IF 4.5 1区 医学 Q1 PATHOLOGY Pub Date : 2024-09-17 DOI: 10.1097/PAS.0000000000002310
Emily M Hartsough, Jaclyn Watkins, Rosalynn M Nazarian

Vulvar lichen sclerosus (LS) is a common, chronic inflammatory disorder with a subset of cases progressing to differentiated vulvar intraepithelial neoplasia (dVIN) and/or squamous cell carcinoma (SCC). Histopathologic diagnosis of LS and dVIN can be challenging, and it is difficult to predict the subset of LS cases that progress. Immunohistochemistry (IHC) may be a useful diagnostic aid in this setting. CK17 has been shown to be overexpressed in invasive SCC and dVIN, and less commonly in LS. Similar to CK17, D2-40 has been correlated with cutaneous SCC prognosis but has not been evaluated in vulvar lesions. We identified a total of 13 patients with HPV-independent vulvar SCC that had precursor LS or dVIN. CK17 and D2-40 IHC stain intensity and pattern was scored in foci of LS, dVIN, and SCC. An increase in basal layer D2-40 expression was observed with progression from LS to dVIN with strong and diffuse staining in SCC. CK17 maintained similar stain intensity among squamous lesions, but displayed different patterns of staining, with superficial staining in LS, suprabasal staining in dVIN, and diffuse staining in SCC. A subset of LS cases displayed an intermediate (suprabasal) CK17 IHC profile, wild-type p53 expression, and cytomorphologic and architectural features intermediate between LS and dVIN; we defined such cases as "atypical LS." We found that a panel of D2-40/CK17 can serve as a diagnostic adjunct to differentiate LS, dVIN, and invasive SCC. Additional studies with larger patient cohorts are needed to validate these findings and determine their prognostic significance.
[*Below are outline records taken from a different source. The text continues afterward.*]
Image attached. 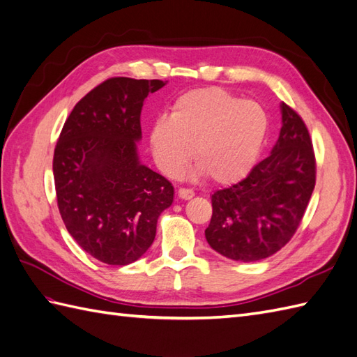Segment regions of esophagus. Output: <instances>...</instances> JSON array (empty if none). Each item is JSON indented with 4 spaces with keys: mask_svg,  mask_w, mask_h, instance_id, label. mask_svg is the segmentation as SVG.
<instances>
[{
    "mask_svg": "<svg viewBox=\"0 0 357 357\" xmlns=\"http://www.w3.org/2000/svg\"><path fill=\"white\" fill-rule=\"evenodd\" d=\"M194 195H195V192L192 189H188V188H180L178 189V197L181 199H190Z\"/></svg>",
    "mask_w": 357,
    "mask_h": 357,
    "instance_id": "34e87169",
    "label": "esophagus"
}]
</instances>
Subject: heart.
Instances as JSON below:
<instances>
[{
    "mask_svg": "<svg viewBox=\"0 0 357 357\" xmlns=\"http://www.w3.org/2000/svg\"><path fill=\"white\" fill-rule=\"evenodd\" d=\"M268 133V115L256 101L222 88L189 91L169 118L154 121L150 144L159 168L177 176L192 158L213 183L229 185L255 167Z\"/></svg>",
    "mask_w": 357,
    "mask_h": 357,
    "instance_id": "1",
    "label": "heart"
}]
</instances>
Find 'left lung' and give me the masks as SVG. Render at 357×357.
Wrapping results in <instances>:
<instances>
[{
	"label": "left lung",
	"instance_id": "left-lung-1",
	"mask_svg": "<svg viewBox=\"0 0 357 357\" xmlns=\"http://www.w3.org/2000/svg\"><path fill=\"white\" fill-rule=\"evenodd\" d=\"M317 180V160L301 116L282 102L279 141L236 185L212 195L206 239L220 255L256 262L277 253L297 231Z\"/></svg>",
	"mask_w": 357,
	"mask_h": 357
}]
</instances>
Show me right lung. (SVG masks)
Wrapping results in <instances>:
<instances>
[{
    "label": "right lung",
    "mask_w": 357,
    "mask_h": 357,
    "mask_svg": "<svg viewBox=\"0 0 357 357\" xmlns=\"http://www.w3.org/2000/svg\"><path fill=\"white\" fill-rule=\"evenodd\" d=\"M162 80L112 77L75 104L54 149L59 212L86 253L107 265H128L150 248L174 188L139 163L141 112Z\"/></svg>",
    "instance_id": "add662e5"
}]
</instances>
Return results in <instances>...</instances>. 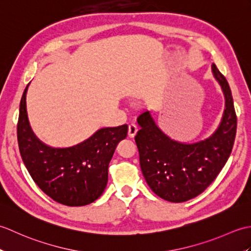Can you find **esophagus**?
I'll use <instances>...</instances> for the list:
<instances>
[{"label":"esophagus","mask_w":251,"mask_h":251,"mask_svg":"<svg viewBox=\"0 0 251 251\" xmlns=\"http://www.w3.org/2000/svg\"><path fill=\"white\" fill-rule=\"evenodd\" d=\"M137 131H138V127H137V125L136 124H129V126H128V136L130 137V138H134L135 136H136V134H137Z\"/></svg>","instance_id":"obj_1"}]
</instances>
外阴硬皮病(LS)是一种常见的慢性炎症性疾病,部分病例会发展为分化型外阴上皮内瘤变(dVIN)和/或鳞状细胞癌(SCC)。LS和dVIN的组织病理学诊断具有挑战性,而且很难预测哪些LS病例会恶化。在这种情况下,免疫组化(IHC)可能是一种有用的辅助诊断方法。研究表明,CK17在浸润性SCC和dVIN中过度表达,而在LS中较少见。与 CK17 相似,D2-40 也与皮肤 SCC 的预后相关,但尚未对外阴病变进行评估。我们共发现了 13 例有前驱 LS 或 dVIN 的 HPV 非依赖性外阴 SCC 患者。我们对LS、dVIN和SCC病灶的CK17和D2-40 IHC染色强度和模式进行了评分。观察到基底层 D2-40 的表达随着从 LS 到 dVIN 的进展而增加,在 SCC 中则有强烈的弥漫性染色。在鳞状病变中,CK17保持了相似的染色强度,但显示出不同的染色模式,在LS中为表层染色,在dVIN中为基底层上染色,而在SCC中为弥漫性染色。LS病例中有一部分显示出中间(基底膜上)CK17 IHC图谱、野生型p53表达以及介于LS和dVIN之间的细胞形态学和结构特征;我们将这类病例定义为 "非典型LS"。我们发现,D2-40/CK17 检测面板可作为诊断辅助工具,用于区分 LS、dVIN 和侵袭性 SCC。要验证这些发现并确定其预后意义,还需要对更大的患者群体进行更多的研究。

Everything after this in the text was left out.